PROBLEM TO SOLVE | Copy out every item below word for word, omitting the pictures.

DATA LINES |
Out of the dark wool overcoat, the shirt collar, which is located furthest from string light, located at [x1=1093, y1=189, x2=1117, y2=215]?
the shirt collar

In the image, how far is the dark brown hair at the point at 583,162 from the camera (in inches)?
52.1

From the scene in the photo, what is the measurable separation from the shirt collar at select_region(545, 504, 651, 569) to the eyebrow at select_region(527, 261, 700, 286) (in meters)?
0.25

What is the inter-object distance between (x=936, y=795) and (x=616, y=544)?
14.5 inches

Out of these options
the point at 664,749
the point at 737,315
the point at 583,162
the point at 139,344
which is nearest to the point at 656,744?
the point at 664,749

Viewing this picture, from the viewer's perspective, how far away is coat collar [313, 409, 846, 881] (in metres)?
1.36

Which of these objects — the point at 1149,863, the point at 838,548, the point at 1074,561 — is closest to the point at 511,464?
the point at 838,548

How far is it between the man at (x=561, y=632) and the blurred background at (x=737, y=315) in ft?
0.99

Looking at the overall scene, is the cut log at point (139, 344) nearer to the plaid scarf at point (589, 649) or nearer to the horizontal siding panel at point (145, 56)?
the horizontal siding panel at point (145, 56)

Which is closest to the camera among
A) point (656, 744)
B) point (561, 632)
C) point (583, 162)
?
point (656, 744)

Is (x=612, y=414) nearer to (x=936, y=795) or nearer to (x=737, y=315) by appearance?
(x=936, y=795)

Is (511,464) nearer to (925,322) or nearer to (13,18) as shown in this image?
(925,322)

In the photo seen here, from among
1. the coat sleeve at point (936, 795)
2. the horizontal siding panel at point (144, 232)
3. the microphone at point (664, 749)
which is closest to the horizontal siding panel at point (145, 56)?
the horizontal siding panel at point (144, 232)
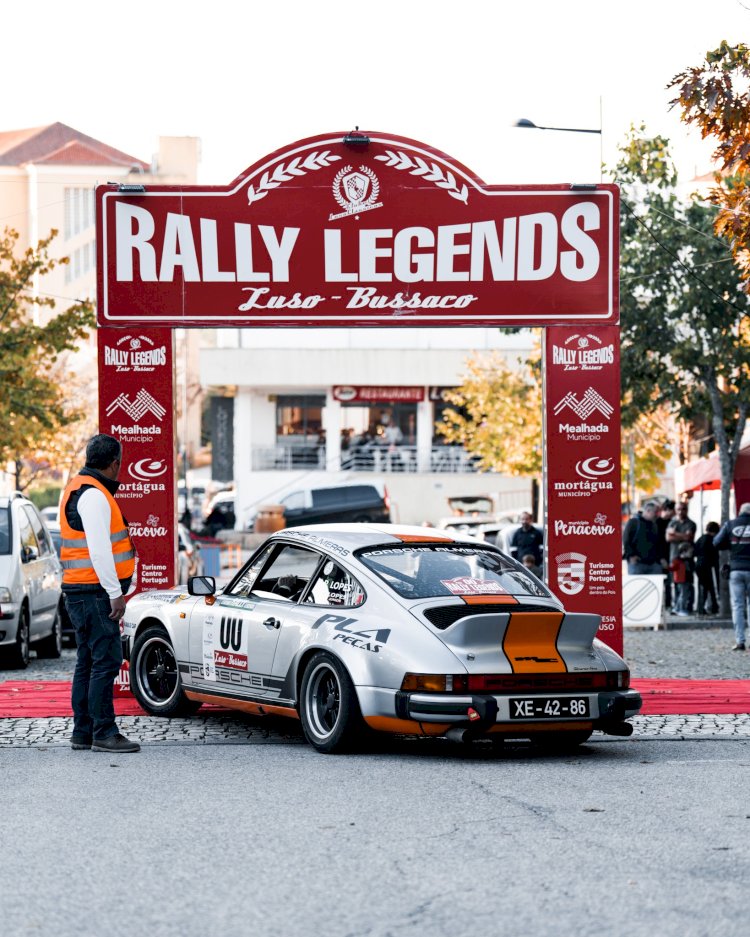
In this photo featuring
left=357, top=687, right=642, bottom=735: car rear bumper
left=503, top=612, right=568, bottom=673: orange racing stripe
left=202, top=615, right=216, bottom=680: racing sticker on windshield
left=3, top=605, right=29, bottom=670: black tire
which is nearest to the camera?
left=357, top=687, right=642, bottom=735: car rear bumper

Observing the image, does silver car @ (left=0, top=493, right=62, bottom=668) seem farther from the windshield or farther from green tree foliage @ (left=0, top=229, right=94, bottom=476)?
→ green tree foliage @ (left=0, top=229, right=94, bottom=476)

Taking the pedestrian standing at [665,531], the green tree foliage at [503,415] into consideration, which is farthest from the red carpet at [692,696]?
the green tree foliage at [503,415]

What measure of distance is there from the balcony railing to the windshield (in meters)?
56.9

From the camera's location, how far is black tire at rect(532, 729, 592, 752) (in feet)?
32.9

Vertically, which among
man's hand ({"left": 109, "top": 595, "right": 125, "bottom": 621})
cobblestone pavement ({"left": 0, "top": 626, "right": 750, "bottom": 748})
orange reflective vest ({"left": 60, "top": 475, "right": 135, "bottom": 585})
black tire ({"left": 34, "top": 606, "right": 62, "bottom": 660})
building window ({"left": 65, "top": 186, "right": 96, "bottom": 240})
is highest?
building window ({"left": 65, "top": 186, "right": 96, "bottom": 240})

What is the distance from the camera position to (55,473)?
286 feet

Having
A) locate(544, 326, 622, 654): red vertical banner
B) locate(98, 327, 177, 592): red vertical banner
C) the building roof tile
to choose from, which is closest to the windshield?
locate(544, 326, 622, 654): red vertical banner

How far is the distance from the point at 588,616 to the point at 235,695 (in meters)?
2.52

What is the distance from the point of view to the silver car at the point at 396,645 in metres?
9.26

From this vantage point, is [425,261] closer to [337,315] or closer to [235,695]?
[337,315]

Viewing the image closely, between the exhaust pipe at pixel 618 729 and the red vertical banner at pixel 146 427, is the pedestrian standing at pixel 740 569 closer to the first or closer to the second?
the red vertical banner at pixel 146 427

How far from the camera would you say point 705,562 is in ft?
84.2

THE RESULT |
Out of the dark wool overcoat, the shirt collar, which is located furthest from string light, located at [x1=1093, y1=189, x2=1117, y2=215]?
the shirt collar

In the image, how far is the dark brown hair at the point at 583,162 from the camera (in inches)?
52.1

From the scene in the photo, what is the measurable separation from the shirt collar at select_region(545, 504, 651, 569) to the eyebrow at select_region(527, 261, 700, 286) (in meters)?
0.25

What is the inter-object distance between (x=936, y=795) and (x=616, y=544)?
14.5 inches

Out of these options
the point at 664,749
the point at 737,315
the point at 583,162
the point at 139,344
which is nearest to the point at 656,744?
the point at 664,749

Viewing this picture, from the viewer's perspective, how far away is coat collar [313, 409, 846, 881] (in metres)?
1.36

Which of these objects — the point at 1149,863, the point at 838,548, the point at 1074,561 — is closest to the point at 511,464?
the point at 838,548

How far is it between the man at (x=561, y=632) and the blurred background at (x=737, y=315) in ft?
0.99

Looking at the overall scene, is the cut log at point (139, 344) nearer to the plaid scarf at point (589, 649) or nearer to the horizontal siding panel at point (145, 56)?
the horizontal siding panel at point (145, 56)

Which is closest to the camera among
A) point (656, 744)
B) point (561, 632)
C) point (583, 162)
?
point (656, 744)

Is (x=612, y=414) nearer to (x=936, y=795) or nearer to (x=737, y=315) by appearance?
(x=936, y=795)

Is (511,464) nearer to (925,322) or nearer to (13,18) as shown in this image?
(925,322)

In the photo seen here, from among
1. the coat sleeve at point (936, 795)
2. the horizontal siding panel at point (144, 232)
3. the microphone at point (664, 749)
which is closest to the horizontal siding panel at point (145, 56)?
the horizontal siding panel at point (144, 232)
In this photo featuring
left=357, top=687, right=642, bottom=735: car rear bumper
left=503, top=612, right=568, bottom=673: orange racing stripe
left=202, top=615, right=216, bottom=680: racing sticker on windshield
left=3, top=605, right=29, bottom=670: black tire
which is nearest to the camera?
left=357, top=687, right=642, bottom=735: car rear bumper

Observing the image, does silver car @ (left=0, top=493, right=62, bottom=668) seem farther from the windshield or farther from green tree foliage @ (left=0, top=229, right=94, bottom=476)?
→ green tree foliage @ (left=0, top=229, right=94, bottom=476)

Taking the pedestrian standing at [665,531], the green tree foliage at [503,415] into consideration, which is farthest from the red carpet at [692,696]?
the green tree foliage at [503,415]

What measure of distance is there from the balcony railing to the windshield (in meters)?
56.9

From the camera's location, how far is black tire at rect(532, 729, 592, 752) (in feet)?
32.9

Vertically, which among
man's hand ({"left": 109, "top": 595, "right": 125, "bottom": 621})
cobblestone pavement ({"left": 0, "top": 626, "right": 750, "bottom": 748})
orange reflective vest ({"left": 60, "top": 475, "right": 135, "bottom": 585})
black tire ({"left": 34, "top": 606, "right": 62, "bottom": 660})
building window ({"left": 65, "top": 186, "right": 96, "bottom": 240})
is highest?
building window ({"left": 65, "top": 186, "right": 96, "bottom": 240})

What is the distance from the camera position to (55,473)?
286 feet

Having
A) locate(544, 326, 622, 654): red vertical banner
B) locate(98, 327, 177, 592): red vertical banner
C) the building roof tile
to choose from, which is closest to the windshield?
locate(544, 326, 622, 654): red vertical banner

How far is the distance from the point at 588,616 to the point at 235,695 (in meters)?
2.52

What is the distance from the point of view to the silver car at the point at 396,645 in metres?
9.26

From this vantage point, is [425,261] closer to [337,315] or closer to [235,695]?
[337,315]

Viewing the image closely, between the exhaust pipe at pixel 618 729 and the red vertical banner at pixel 146 427, is the pedestrian standing at pixel 740 569 closer to the first or closer to the second?
the red vertical banner at pixel 146 427

How far from the camera would you say point 705,562 is in ft?
84.2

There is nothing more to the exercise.